• [EXERCISE TEXT]

········

LeftoverLocals: Listening to LLM Responses Through Leaked GPU Local Memory
Tyler Sorensen, Heidy Khlaaf
TL;DR
LeftoverLocals reveals a cross-vendor GPU local-memory leak that enables a co-resident attacker to read uninitialized local memory and reconstruct LLM outputs during open-source model inference. The authors present a PoC using OpenCL on AMD GPUs to fingerprint models and recover final-layer inputs, demonstrating leakage up to several megabytes per kernel invocation and the potential to reveal user queries and model outputs. Mitigations require zeroing local memory within kernels, ideally atomically with computation, and avoiding multi-tenant GPU scenarios, though these fixes may incur performance and integration costs. The work underscores the need for standardized GPU security models, cross-vendor testing, and coordinated disclosure to harden the ML stack as local GPU computation becomes more prevalent.

········

• [APPLY WHAT YOU READ]
1. Answer from the LeftoverLocals summary, one line each:
(a) Who wrote it?
(b) What GPUs and programming framework does the PoC use?
(c) How much data can leak per kernel invocation?
2. Decide whether each statement agrees with the LeftoverLocals summary. Answer yes or no and quote the deciding words.
(a) The leak affects GPUs from only one vendor.
(b) The fixes it describes may cost performance.
(c) One recommended mitigation is to avoid multi-tenant GPU scenarios.
3. Write the next paragraph of the LeftoverLocals summary, starting after its final sentence.
The records are not needed for any of this work.

• [PROVIDED MATERIAL]
········

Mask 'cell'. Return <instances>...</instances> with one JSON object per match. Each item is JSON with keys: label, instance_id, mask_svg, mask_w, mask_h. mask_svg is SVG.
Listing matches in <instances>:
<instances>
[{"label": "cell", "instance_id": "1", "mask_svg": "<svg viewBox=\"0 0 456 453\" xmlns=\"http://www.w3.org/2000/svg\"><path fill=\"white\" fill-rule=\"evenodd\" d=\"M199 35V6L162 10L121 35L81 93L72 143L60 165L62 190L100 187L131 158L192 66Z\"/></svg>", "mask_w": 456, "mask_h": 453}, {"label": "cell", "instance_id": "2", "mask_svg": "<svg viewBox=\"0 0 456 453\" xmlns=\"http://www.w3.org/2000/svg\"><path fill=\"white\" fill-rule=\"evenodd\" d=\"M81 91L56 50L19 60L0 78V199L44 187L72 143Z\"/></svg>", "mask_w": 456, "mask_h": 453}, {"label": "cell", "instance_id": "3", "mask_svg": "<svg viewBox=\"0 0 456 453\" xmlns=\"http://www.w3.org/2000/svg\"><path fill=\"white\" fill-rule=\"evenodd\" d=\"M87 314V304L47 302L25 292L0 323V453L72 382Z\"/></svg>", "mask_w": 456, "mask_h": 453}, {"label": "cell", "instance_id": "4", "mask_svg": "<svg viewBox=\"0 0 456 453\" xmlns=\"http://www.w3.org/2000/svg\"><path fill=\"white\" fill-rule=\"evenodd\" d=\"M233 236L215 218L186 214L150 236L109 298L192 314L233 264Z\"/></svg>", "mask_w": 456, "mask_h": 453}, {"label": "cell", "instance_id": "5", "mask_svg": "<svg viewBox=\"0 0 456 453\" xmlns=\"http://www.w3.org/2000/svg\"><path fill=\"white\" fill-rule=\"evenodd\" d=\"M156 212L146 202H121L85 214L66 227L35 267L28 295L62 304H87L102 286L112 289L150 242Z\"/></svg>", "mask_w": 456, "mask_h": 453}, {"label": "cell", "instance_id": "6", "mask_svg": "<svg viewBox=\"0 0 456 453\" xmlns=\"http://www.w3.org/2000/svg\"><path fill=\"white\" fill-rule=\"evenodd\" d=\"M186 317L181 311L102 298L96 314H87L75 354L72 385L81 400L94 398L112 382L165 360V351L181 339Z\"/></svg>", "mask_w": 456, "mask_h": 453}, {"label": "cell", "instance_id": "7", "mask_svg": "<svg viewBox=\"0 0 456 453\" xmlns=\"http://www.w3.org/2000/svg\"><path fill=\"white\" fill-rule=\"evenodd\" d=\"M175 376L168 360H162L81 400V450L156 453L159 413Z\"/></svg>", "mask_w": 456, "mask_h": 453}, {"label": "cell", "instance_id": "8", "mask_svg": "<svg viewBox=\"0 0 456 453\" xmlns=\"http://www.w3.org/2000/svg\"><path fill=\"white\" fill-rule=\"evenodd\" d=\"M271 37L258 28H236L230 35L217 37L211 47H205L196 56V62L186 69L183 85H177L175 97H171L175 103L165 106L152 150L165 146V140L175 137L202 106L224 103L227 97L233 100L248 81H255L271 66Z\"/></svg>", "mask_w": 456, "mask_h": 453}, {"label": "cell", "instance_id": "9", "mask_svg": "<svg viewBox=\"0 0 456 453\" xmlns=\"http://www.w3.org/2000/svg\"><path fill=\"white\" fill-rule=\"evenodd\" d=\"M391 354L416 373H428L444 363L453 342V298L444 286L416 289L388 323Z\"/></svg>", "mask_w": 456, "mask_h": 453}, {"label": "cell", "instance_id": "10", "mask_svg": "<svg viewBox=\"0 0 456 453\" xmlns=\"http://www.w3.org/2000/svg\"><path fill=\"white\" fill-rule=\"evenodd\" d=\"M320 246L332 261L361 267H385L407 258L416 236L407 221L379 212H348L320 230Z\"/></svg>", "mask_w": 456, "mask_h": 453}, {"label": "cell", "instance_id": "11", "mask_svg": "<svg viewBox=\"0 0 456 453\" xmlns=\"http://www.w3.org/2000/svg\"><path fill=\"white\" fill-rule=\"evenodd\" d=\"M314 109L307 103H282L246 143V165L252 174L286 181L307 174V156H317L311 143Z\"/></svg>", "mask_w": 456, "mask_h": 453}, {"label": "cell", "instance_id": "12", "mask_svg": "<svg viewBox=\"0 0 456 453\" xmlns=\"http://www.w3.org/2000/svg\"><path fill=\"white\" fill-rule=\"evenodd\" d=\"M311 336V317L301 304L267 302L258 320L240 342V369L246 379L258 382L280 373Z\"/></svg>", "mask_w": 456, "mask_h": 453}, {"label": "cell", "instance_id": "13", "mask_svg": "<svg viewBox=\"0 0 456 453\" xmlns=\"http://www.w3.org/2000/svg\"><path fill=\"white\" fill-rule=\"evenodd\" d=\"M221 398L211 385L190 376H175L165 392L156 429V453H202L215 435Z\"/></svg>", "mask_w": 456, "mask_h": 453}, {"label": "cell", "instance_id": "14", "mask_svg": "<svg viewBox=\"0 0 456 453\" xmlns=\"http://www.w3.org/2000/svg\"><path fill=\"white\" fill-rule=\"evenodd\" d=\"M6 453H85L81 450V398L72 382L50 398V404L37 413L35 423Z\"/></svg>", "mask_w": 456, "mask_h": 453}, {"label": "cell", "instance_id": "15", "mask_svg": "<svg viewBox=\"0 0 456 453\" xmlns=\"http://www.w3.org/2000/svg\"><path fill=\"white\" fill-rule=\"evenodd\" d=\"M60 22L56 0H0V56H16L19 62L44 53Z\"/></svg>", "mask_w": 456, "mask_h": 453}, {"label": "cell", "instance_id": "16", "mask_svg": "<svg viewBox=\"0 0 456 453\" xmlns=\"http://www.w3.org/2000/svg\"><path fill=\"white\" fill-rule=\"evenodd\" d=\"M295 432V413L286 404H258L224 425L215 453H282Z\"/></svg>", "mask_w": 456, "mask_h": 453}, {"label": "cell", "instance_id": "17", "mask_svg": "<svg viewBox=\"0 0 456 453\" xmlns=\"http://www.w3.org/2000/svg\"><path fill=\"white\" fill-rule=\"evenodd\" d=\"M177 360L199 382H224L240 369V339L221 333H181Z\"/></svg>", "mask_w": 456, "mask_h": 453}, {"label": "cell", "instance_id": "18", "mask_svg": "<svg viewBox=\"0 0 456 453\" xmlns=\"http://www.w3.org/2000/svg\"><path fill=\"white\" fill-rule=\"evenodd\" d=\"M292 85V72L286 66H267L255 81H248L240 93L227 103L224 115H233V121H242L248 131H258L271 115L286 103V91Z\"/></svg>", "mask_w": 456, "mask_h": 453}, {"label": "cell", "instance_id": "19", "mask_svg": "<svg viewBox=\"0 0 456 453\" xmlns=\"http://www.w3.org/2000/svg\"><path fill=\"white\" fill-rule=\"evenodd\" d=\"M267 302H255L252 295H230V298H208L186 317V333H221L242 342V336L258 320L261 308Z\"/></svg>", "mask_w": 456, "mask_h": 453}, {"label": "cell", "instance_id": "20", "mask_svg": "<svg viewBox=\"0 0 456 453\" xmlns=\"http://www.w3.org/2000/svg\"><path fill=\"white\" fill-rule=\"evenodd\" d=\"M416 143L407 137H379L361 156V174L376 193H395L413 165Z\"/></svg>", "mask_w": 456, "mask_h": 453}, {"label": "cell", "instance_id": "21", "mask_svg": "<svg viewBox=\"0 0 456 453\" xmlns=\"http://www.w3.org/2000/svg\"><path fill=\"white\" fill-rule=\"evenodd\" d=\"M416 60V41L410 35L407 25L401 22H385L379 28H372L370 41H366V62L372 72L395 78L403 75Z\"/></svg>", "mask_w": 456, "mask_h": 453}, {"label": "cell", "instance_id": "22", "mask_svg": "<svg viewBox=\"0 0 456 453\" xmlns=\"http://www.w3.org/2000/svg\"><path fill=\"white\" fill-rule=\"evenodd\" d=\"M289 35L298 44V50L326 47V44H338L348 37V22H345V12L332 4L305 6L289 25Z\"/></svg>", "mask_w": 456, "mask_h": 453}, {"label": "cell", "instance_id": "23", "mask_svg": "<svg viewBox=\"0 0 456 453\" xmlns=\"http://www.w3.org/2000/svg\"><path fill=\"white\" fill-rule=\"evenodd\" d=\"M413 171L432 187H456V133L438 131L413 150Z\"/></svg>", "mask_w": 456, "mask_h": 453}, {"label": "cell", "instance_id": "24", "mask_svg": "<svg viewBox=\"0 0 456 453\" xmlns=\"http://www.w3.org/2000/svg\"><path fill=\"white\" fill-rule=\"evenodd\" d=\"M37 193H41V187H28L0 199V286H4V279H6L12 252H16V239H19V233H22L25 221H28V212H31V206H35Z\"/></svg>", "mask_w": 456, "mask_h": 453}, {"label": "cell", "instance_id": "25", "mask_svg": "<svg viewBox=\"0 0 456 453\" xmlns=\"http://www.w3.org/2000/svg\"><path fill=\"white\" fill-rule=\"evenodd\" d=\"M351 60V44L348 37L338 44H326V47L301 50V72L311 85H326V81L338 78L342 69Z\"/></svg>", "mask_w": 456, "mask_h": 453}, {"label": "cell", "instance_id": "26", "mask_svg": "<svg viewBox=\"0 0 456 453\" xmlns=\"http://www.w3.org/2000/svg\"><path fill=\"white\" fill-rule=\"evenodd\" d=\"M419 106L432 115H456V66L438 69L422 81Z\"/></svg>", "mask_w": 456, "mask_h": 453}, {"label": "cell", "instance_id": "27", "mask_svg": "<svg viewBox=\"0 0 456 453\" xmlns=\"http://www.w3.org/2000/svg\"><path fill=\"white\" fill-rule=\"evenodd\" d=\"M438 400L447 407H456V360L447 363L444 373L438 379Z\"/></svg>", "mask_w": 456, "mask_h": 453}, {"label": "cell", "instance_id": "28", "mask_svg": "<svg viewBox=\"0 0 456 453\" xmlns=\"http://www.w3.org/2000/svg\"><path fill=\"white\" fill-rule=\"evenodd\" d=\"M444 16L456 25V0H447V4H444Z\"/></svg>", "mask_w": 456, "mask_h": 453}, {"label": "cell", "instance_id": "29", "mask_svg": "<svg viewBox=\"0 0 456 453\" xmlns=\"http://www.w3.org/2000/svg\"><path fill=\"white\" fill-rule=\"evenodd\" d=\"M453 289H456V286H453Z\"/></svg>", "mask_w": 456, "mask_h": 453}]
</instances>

········

• [LIST OF ANSWERS]
1.
(a) Tyler Sorensen and Heidy Khlaaf
(b) OpenCL on AMD GPUs
(c) Up to several megabytes

2.
(a) No: "a cross-vendor GPU local-memory leak"
(b) Yes: "these fixes may incur performance and integration costs"
(c) Yes: "avoiding multi-tenant GPU scenarios"

3.
Abstract
This paper describes LeftoverLocals: a vulnerability that allows data recovery from GPU memory created by another process on Apple, Qualcomm, and AMD GPUs. LeftoverLocals impacts the security posture of GPU applications, with particular significance to LLMs and ML models that run on impacted GPUs. By recovering local memory, an optimized GPU memory region, we built a PoC where an attacker can listen into another user's interactive LLM session (e.g., llama.cpp) across process or container boundaries.